Zadanie A: Przytocz dosłownie fragment tekstu o Lechu Poznań, zaczynając od słów „Koniec sezonu zbliża” i kontynuując aż do słów „musi zaczynać od zera.”.
Zadanie B: Z jakim trenerem, według tekstu o Lechu Poznań, klub podpisał kontrakt w zeszłym tygodniu?

Podany tekst:
☆ ☆ ☆ ☆ ☆

Koniec sezonu zbliża się wielkimi krokami, ale w Poznaniu działacze Lecha nie zamierzają tracić czasu. W zeszłym tygodniu ogłoszono podpisanie kontraktu z nowym trenerem – Nielsem Frederiksenem. Ta wieść została przekazana kilka dni po blamażu w hitowym starciu z Legią Warszawa (1:2). Lech Poznań po raz kolejny wszystko musi zaczynać od zera.

Derby Polski

Wywołując temat „Dumy Wielkopolski” należy przede wszystkim zwrócić uwagę na mecz z aktualnymi wicemistrzami Polski. Wiadomo, że jest to starcie o dużym ciężarze gatunkowym. Dla wielu kibiców Lecha starcie z Legią jest najistotniejszym w sezonie. Zresztą sam szkoleniowiec gospodarzy przyznał na konferencji prasowej, że przegrał najważniejszy mecz w karierze. W programie Liga+ Extra opiekun Kolejorza wyglądał na zmęczonego swoją pracą. Ewidentnie było widać po Mariuszu Rumaku, że gdyby mógł, wcale nie przychodziłby na pomeczową rozmowę. Jego misja w klubie za dwa tygodnie dobiegnie końca, ale jego praca niestety nie zostanie zapamiętana zbyt dobrze. W grudniu, po zwolnieniu Johna Van den Broma, został przez przełożonych Lecha po prostu wrzucony „na minę”. A że serce ma niebiesko-białe, nie był w stanie nie przyjąć tej propozycji. Dzisiaj ponosi tego konsekwencje, choć to nie on jest wszystkiemu winien.  

Fot. Paweł Jaskółka

Zbyt małą odpowiedzialność za wyniki przypisuje się zawodnikom. Widać, że nie wszyscy chcą umierać za Lecha. Kibice również zwrócili na to uwagę. Wystawili podczas meczu z Legią transparent, w którym wyraźnie dali do zrozumienia, że to ostatecznie piłkarze Lecha decydują o wyniku. Dwa gole samobójcze to dużo. A jeśli dodamy do tego fakt, że obydwa odznaczały się urodą z B klasy, mamy obraz dzisiejszego Lecha. Brak koncentracji, komunikacji, złe ustawienie, brak czucia gry – to tylko niektóre błędy popełnione przy straconych golach. Na takie rzeczy trener nie ma wpływu. Niezależnie od tego czy nazywa się Mariusz Rumak, czy Jose Mourinho. Najgorsze dla poznaniaków było to, że Legia nie specjalnie się natrudziła, żeby ten mecz wygrać. Oddała jeden celny strzał na bramkę przeciwnika, który obronił Mrozek (rzut karny), a mimo tego wyjechała z Bułgarskiej z kompletem punktów. Poprzednie fatalne mecze Lecha nie były przypadkiem, tylko ostrzeżeniem, które klub zignorował.

☆ ☆ ☆ ☆ ☆

Dostarczone rekordy:
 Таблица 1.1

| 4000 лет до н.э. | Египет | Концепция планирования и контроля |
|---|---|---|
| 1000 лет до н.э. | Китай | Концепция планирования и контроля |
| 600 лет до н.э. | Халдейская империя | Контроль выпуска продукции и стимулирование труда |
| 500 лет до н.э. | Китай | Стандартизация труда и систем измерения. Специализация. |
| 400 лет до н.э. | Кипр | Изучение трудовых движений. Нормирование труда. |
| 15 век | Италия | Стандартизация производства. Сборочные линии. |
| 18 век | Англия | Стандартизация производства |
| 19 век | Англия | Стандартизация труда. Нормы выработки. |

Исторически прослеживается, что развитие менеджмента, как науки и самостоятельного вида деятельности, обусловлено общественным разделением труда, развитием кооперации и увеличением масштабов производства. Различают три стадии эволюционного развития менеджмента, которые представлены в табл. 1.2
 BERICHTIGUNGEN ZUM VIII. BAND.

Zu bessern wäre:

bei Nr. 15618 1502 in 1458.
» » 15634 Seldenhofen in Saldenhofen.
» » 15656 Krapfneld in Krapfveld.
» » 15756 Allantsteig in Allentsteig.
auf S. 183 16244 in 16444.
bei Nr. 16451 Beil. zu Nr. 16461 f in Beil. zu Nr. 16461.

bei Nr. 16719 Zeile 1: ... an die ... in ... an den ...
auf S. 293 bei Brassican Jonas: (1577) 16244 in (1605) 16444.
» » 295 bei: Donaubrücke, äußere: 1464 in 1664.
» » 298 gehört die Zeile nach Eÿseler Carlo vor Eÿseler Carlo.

☆ ☆ ☆ ☆ ☆

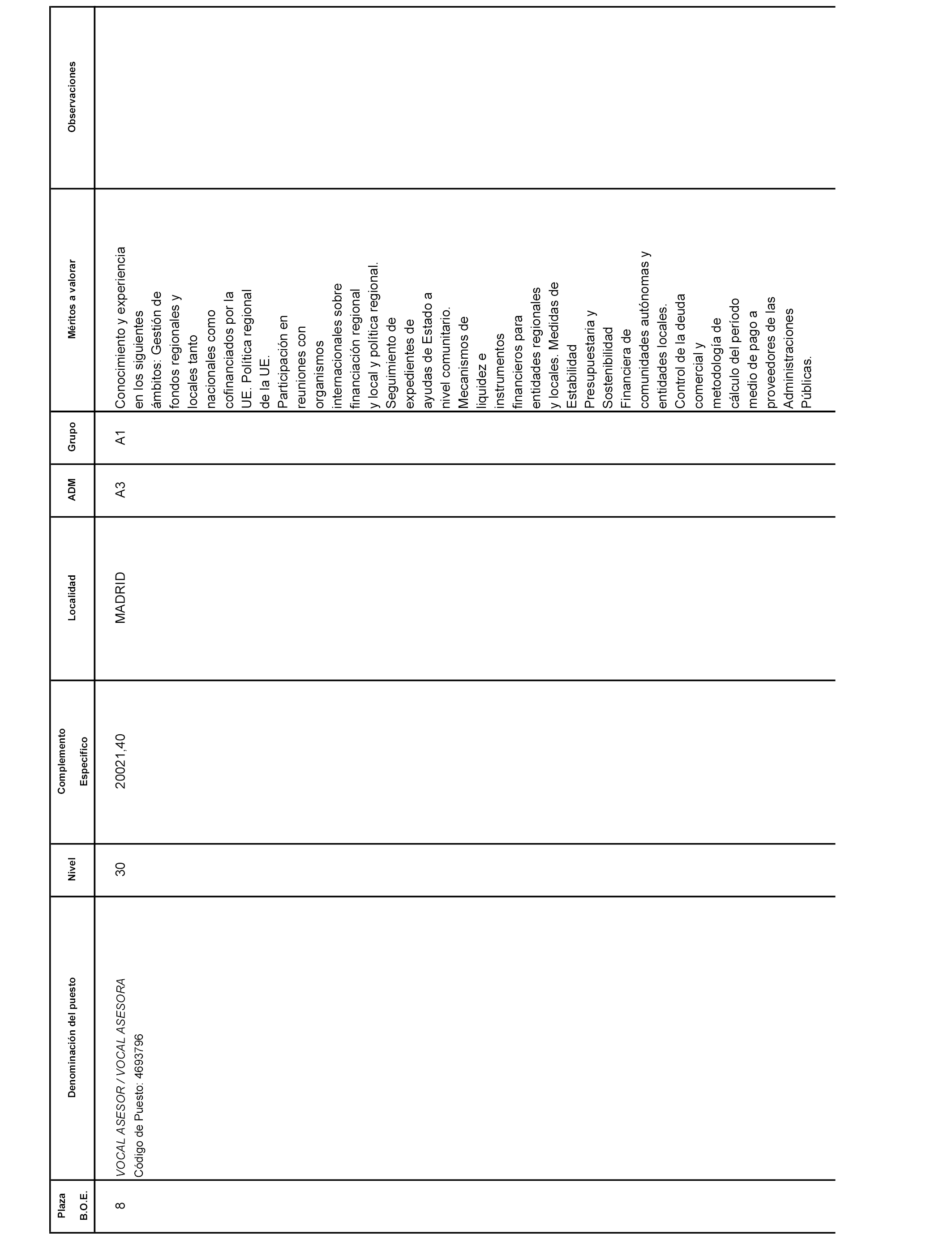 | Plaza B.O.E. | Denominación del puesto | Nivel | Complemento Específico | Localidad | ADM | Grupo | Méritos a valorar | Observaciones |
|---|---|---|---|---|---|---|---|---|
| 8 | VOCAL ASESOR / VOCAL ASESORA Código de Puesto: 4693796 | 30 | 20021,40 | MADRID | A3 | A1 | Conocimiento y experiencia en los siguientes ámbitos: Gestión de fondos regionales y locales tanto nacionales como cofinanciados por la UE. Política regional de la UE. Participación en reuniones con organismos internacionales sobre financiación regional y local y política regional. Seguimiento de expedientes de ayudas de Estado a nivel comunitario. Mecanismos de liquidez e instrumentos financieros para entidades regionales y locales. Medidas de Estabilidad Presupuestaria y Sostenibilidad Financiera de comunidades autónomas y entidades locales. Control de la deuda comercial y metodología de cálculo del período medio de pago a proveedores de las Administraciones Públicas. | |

☆ ☆ ☆ ☆ ☆

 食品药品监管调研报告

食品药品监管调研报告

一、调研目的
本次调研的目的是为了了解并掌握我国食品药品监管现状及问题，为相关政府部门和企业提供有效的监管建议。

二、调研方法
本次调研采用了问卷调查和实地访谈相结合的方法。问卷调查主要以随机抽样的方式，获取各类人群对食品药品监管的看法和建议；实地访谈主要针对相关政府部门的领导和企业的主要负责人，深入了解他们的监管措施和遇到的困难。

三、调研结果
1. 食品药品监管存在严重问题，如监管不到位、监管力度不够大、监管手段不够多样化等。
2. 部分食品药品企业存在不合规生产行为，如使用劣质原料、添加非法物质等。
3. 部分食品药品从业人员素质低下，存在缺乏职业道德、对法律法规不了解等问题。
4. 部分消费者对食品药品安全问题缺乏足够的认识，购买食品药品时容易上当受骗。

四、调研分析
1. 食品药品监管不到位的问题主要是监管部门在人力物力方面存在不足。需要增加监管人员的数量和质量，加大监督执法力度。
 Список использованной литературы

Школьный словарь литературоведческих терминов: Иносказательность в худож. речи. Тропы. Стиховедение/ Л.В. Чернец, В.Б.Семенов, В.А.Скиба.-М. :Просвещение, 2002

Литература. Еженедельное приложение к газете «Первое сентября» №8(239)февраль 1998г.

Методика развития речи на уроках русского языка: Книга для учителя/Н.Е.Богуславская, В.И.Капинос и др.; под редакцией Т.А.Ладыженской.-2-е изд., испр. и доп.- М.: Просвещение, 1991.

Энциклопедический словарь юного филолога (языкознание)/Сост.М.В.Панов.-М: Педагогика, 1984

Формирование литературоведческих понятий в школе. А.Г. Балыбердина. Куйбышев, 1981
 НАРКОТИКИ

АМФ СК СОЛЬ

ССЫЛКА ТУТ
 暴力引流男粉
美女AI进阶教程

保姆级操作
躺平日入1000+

☆ ☆ ☆ ☆ ☆

Odpowiedź końcowa A:
Koniec sezonu zbliża się wielkimi krokami, ale w Poznaniu działacze Lecha nie zamierzają tracić czasu. W zeszłym tygodniu ogłoszono podpisanie kontraktu z nowym trenerem – Nielsem Frederiksenem. Ta wieść została przekazana kilka dni po blamażu w hitowym starciu z Legią Warszawa (1:2). Lech Poznań po raz kolejny wszystko musi zaczynać od zera.

Odpowiedź końcowa B: Z Nielsem Frederiksenem.